Exploring multi-metal biosorption by indigenous metal-hyperresistant Enterobacter sp. J1 using experimental design methodologies.

A novel experimental design, combining mixture design and response surface methodology (RSM), was developed to investigate the competitive adsorption behavior of lead, copper and cadmium by an indigenous isolate Enterobacter sp. J1 able to tolerate high concentrations of a variety of heavy metals. Using the proposed combinative experimental design, two different experiment designs in a ternary metal biosorption system can be integrated to a succinct experiment and the number of experimental trials was markedly reduced from 38 to 26 by reusing the mutual experimental data.
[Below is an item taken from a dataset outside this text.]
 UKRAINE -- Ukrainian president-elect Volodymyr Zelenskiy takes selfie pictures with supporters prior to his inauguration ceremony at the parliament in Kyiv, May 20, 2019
Triangular contour diagrams and triangular three-dimensional surface plots were generated to describe the ternary metal biosorption equilibrium data in mixture design systems. The results show that the preference of metal sorption of Enterobacter sp. J1 decreased in the order of Pb(2+)>Cu(2+)>Cd(2+). The presence of other metals resulted in a competitive effect. The influence of the other two metals in ternary metal biosorption system can be easily determined by comparing the stray distance from the single metal biosorption. The behavior of competitive biosorption was successfully described and predicted using a combined Langmuir-Freundlich model along with new three-dimensional contour-surface plots.